Because fitness centers tend to draw a younger crowd, especially during evening hours, on-trend dining and entertainment concepts are among the categories seeking adjacency to them.


“Both millennials and baby boomer empty nesters are interested in more culturally relevant experiences,” said Ken Marshall, head of retail at Olshan Properties. “We are seeing a diverse group of tenants that combine both dining and entertainment becoming a greater driver of traffic at many of our venues.”


“Theater chains like Alamo Drafthouse and iPic are leading this movement, but Dave & Busters and Top Golf have business models that take advantage of this trend too. Most, if not all, of these tenants are working on their Northeast expansion strategies,” he said.

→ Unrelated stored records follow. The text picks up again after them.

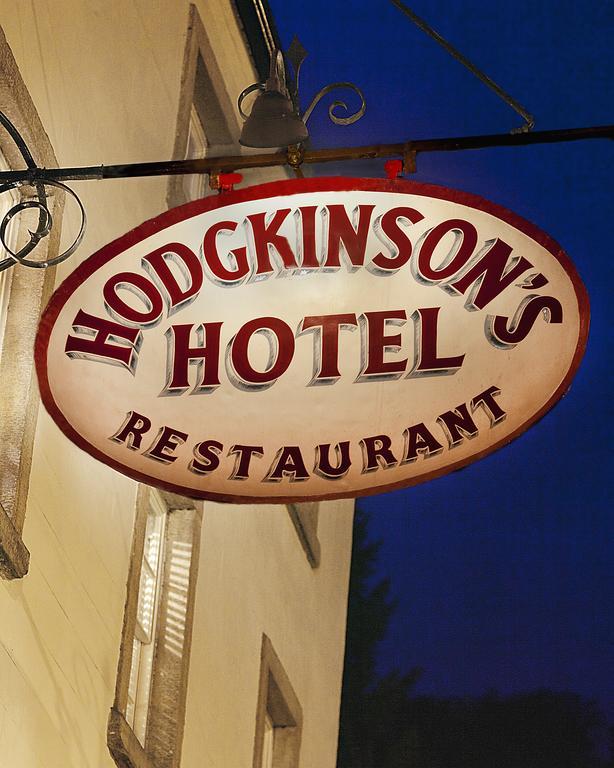 Hodgkinsons Hotel Matlock Bath 외부 사진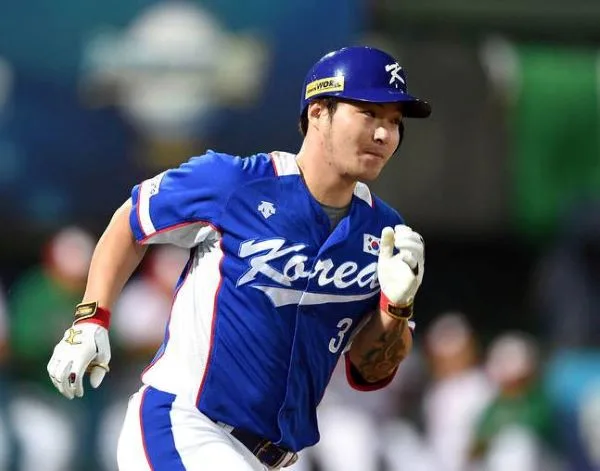 南韓球星朴炳鎬(photo:WBC)/金享娛樂城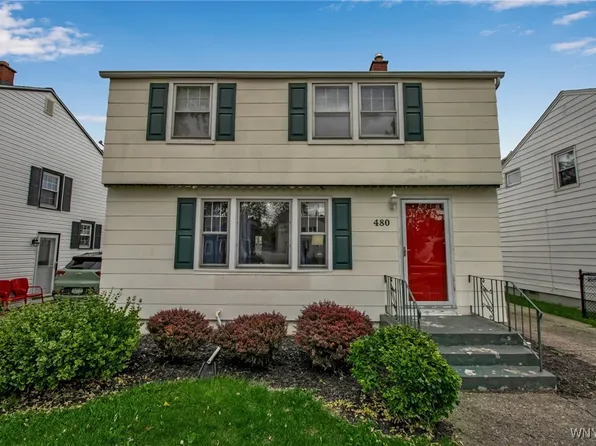 480 Moore Ave, Buffalo, NY 14223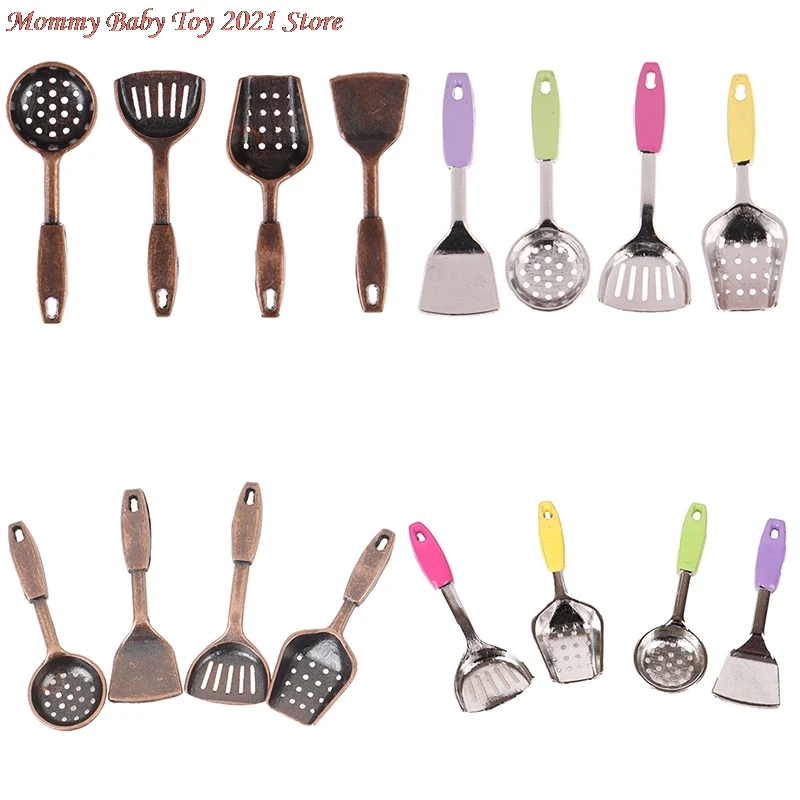 

1set or 1pc Dollhouse Miniature Kitchen Utensils Cooking Ware Pot Boiler Pan Coffee Tea Cups Chair Ceramic Pot Kitchen Play Toys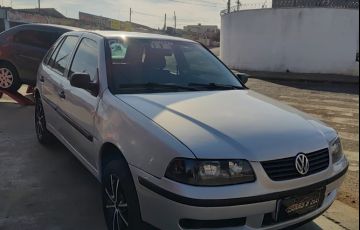 Volkswagen Gol 1.0 Mi 8V G.iii - Foto #2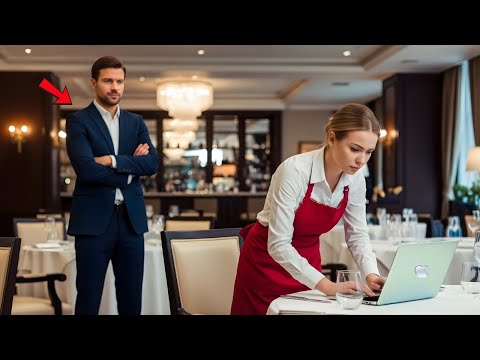 CEO droht Firma zu verlieren – Kellnerin gibt ihm einen lebensverändernden Rat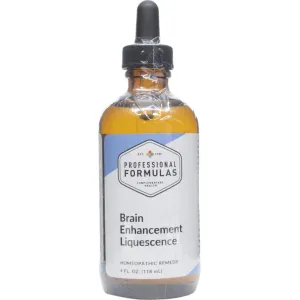 Brain Enhancement Liquescence 4 oz by Professional Formulas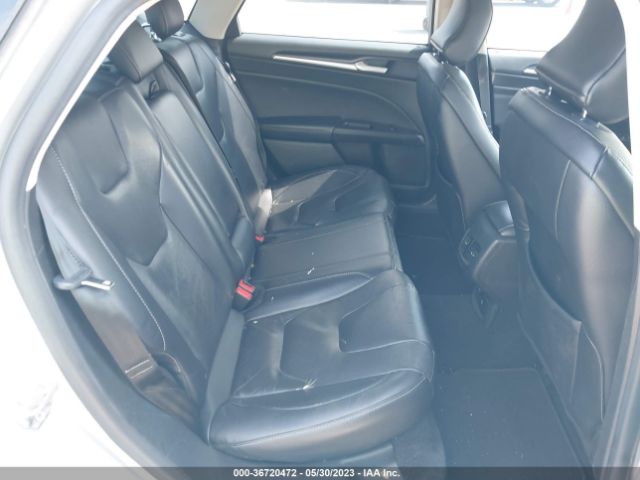 3FA6P0RU9HR142263 Ford FUSION HYBRID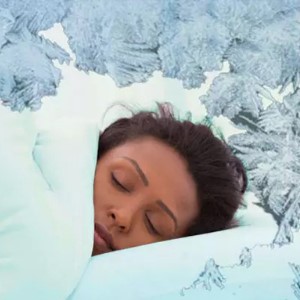 خوابیدن در اتاق سرد برای سلامتی مفیدتر است!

As with new, redeveloped centers across the land, the socialization movement is a reaction to heavy competition from internet retailers.


“Retailers in the Northeast are competing in an environment marked by slowing demand at bricks-and-mortar stores as increased competition from online shopping continues to advance,” Marshall said. “For our portfolio of nearly 3.4 million sq. ft. in the region, we continually evaluate tenant mix and redevelopment opportunities to provide a retail environment that remains relevant to retailers, restaurants and the consumer in these evolutionary times.”


In Levin Management’s mid-year tenant poll, nearly 40% of participants indicated they have adapted their business models in response to e-commerce growth. Many say they are adding in-store services and incentives, incorporating in-store pickup and return options for purchases made online and increasing coordination with their online operations. Others are altering store inventory, introducing experiential aspects, or changing their store prototypes.


And in a region containing four of the top 10 U.S. markets and known for retail innovation, first-to-market tenants are being courted by developers. In lower Manhattan, at Howard Hughes Corporation’s redevelopment of the Seaport District, that means recruiting retailers from abroad.


“We’re working to create a Seaport District with a diverse set of offerings for all demographics,” Howard Hughes executive VP Saul Scherl said. “We are welcoming retailers that are entering the U.S. market for the first time and continue to seek out new brands with a unique retail perspective. This includes 10 Corso Como, a Milan-based lifestyle brand with outposts in Shanghai, Seoul and Beijing, which will open a 13,000-sq.-ft. store in this historic neighborhood.”


Apparently, it’s not difficult to find global retailers looking to expand in the U.S. market and plant their flags in the most densely populated, compactly sized region.